* begin DATASET CONTENT *
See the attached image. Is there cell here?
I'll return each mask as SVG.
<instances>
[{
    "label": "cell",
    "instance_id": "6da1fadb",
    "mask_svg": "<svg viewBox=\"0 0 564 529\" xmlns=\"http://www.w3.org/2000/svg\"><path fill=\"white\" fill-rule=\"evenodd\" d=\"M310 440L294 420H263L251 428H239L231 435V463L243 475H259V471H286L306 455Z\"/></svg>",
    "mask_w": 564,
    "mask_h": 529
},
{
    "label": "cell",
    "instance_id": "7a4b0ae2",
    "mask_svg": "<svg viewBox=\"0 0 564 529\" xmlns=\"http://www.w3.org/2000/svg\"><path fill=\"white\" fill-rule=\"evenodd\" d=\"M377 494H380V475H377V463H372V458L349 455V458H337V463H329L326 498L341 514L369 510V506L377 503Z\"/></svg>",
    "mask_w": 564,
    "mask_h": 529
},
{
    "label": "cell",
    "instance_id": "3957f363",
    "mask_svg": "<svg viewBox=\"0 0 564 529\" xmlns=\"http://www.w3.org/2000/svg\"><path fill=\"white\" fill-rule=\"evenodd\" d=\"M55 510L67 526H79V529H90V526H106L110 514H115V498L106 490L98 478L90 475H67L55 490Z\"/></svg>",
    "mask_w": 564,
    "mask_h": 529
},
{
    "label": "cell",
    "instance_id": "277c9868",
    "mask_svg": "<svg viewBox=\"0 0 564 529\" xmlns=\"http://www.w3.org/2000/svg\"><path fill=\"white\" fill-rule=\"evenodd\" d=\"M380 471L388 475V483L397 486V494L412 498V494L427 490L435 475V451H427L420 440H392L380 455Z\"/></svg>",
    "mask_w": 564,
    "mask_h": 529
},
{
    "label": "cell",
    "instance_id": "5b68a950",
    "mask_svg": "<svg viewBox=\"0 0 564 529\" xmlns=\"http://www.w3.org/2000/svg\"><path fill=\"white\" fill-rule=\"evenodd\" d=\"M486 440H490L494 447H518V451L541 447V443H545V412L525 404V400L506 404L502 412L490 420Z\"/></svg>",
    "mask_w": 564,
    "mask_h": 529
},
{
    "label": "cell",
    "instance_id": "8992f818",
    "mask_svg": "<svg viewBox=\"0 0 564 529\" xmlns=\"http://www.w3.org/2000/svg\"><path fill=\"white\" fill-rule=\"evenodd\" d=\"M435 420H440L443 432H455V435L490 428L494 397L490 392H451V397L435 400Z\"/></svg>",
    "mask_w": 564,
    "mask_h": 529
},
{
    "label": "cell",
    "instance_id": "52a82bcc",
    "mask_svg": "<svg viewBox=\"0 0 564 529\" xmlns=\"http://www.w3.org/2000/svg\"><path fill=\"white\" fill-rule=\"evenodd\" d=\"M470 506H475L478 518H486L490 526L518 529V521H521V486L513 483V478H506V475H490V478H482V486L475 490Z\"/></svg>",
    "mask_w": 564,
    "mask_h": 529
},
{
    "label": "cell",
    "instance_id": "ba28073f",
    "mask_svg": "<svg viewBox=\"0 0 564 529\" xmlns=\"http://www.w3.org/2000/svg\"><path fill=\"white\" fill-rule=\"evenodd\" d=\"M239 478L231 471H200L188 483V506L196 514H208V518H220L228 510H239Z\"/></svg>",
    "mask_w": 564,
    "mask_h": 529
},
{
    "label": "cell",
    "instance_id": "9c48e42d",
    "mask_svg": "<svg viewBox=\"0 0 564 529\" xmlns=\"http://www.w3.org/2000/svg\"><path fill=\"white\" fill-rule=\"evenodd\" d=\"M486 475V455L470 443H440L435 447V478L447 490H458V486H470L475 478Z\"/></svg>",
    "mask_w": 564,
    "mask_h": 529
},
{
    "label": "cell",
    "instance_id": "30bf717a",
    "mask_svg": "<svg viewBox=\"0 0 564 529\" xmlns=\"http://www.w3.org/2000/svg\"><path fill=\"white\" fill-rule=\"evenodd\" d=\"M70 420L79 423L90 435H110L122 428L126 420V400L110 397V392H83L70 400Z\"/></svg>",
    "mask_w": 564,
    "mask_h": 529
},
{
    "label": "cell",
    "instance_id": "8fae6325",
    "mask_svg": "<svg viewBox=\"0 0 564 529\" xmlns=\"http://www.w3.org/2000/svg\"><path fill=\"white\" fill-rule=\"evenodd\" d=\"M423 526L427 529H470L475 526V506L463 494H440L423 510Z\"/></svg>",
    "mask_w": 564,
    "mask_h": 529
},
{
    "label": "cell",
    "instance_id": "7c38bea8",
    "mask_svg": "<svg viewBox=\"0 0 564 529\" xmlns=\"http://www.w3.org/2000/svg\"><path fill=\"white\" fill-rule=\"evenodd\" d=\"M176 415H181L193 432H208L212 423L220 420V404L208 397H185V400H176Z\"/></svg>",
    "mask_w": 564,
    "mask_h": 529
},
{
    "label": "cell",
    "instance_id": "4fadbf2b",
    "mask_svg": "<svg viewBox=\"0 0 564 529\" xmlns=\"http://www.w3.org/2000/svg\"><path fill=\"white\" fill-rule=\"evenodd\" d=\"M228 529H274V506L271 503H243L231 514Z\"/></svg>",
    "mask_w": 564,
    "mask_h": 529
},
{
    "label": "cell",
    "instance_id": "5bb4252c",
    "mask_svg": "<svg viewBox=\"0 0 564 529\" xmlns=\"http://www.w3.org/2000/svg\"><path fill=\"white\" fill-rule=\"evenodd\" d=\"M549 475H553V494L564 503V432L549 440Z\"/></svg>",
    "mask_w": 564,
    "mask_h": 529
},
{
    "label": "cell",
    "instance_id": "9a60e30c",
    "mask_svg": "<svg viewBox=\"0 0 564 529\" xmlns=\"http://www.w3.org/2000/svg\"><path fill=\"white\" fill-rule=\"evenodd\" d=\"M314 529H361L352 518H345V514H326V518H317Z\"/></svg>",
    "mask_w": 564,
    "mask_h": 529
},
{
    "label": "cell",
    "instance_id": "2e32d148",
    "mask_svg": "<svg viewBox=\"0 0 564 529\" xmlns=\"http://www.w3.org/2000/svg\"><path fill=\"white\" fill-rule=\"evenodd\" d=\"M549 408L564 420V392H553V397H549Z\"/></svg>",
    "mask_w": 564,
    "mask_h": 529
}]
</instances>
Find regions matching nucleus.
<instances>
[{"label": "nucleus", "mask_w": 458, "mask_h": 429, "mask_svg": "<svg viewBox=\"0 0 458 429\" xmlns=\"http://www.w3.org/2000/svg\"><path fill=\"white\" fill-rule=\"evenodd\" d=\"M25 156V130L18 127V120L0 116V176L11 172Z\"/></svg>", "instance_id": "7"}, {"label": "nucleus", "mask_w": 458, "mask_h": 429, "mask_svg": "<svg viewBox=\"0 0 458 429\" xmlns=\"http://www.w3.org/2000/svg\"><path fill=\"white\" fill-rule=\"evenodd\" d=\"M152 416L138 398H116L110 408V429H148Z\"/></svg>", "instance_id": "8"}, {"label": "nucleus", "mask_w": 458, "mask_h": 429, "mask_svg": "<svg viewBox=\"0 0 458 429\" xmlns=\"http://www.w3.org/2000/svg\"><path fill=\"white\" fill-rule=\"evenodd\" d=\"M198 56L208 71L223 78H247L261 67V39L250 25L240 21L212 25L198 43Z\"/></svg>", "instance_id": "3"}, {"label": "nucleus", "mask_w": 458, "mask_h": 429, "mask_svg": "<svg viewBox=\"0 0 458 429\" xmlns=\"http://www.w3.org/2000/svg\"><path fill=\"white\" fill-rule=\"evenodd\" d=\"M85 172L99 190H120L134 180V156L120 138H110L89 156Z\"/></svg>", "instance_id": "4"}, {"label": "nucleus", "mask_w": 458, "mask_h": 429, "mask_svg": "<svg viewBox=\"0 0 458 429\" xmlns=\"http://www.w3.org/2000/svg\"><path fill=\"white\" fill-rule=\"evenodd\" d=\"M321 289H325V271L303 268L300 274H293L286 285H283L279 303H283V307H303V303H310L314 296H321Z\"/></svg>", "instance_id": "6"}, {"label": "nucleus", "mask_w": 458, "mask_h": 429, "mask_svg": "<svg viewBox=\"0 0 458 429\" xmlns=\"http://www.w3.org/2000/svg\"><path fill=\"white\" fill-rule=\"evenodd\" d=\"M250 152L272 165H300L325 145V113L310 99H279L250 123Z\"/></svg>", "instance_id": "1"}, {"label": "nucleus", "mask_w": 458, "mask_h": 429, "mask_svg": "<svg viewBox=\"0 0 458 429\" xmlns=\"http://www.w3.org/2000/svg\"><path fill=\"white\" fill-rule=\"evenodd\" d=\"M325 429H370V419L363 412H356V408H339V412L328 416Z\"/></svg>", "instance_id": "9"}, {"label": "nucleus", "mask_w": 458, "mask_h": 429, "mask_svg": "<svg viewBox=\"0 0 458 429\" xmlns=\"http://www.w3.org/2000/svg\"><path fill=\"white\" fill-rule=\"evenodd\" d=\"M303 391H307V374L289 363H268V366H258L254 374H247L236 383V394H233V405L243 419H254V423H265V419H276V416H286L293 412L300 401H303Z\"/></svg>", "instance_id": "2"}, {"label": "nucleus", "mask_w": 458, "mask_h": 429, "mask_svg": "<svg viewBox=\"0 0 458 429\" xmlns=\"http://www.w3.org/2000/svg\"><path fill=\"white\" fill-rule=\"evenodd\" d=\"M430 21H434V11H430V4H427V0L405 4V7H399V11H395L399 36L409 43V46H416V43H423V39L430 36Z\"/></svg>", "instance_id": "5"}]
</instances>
* end DATASET CONTENT *
• **GIVEN REQUEST**:
Put the lines of the material, from its first line through the line that contains "510L67 526H79V529H90V526H106L110 514H115V498L106", into a JSON list of strings with one string per line and no blank lines.

• **FULL ANSWER**:
[
  "See the attached image. Is there cell here?",
  "I'll return each mask as SVG.",
  "<instances>",
  "[{",
  "    \"label\": \"cell\",",
  "    \"instance_id\": \"6da1fadb\",",
  "    \"mask_svg\": \"<svg viewBox=\\\"0 0 564 529\\\" xmlns=\\\"http://www.w3.org/2000/svg\\\"><path fill=\\\"white\\\" fill-rule=\\\"evenodd\\\" d=\\\"M310 440L294 420H263L251 428H239L231 435V463L243 475H259V471H286L306 455Z\\\"/></svg>\",",
  "    \"mask_w\": 564,",
  "    \"mask_h\": 529",
  "},",
  "{",
  "    \"label\": \"cell\",",
  "    \"instance_id\": \"7a4b0ae2\",",
  "    \"mask_svg\": \"<svg viewBox=\\\"0 0 564 529\\\" xmlns=\\\"http://www.w3.org/2000/svg\\\"><path fill=\\\"white\\\" fill-rule=\\\"evenodd\\\" d=\\\"M377 494H380V475H377V463H372V458L349 455V458H337V463H329L326 498L341 514L369 510V506L377 503Z\\\"/></svg>\",",
  "    \"mask_w\": 564,",
  "    \"mask_h\": 529",
  "},",
  "{",
  "    \"label\": \"cell\",",
  "    \"instance_id\": \"3957f363\",",
  "    \"mask_svg\": \"<svg viewBox=\\\"0 0 564 529\\\" xmlns=\\\"http://www.w3.org/2000/svg\\\"><path fill=\\\"white\\\" fill-rule=\\\"evenodd\\\" d=\\\"M55 510L67 526H79V529H90V526H106L110 514H115V498L106 490L98 478L90 475H67L55 490Z\\\"/></svg>\","
]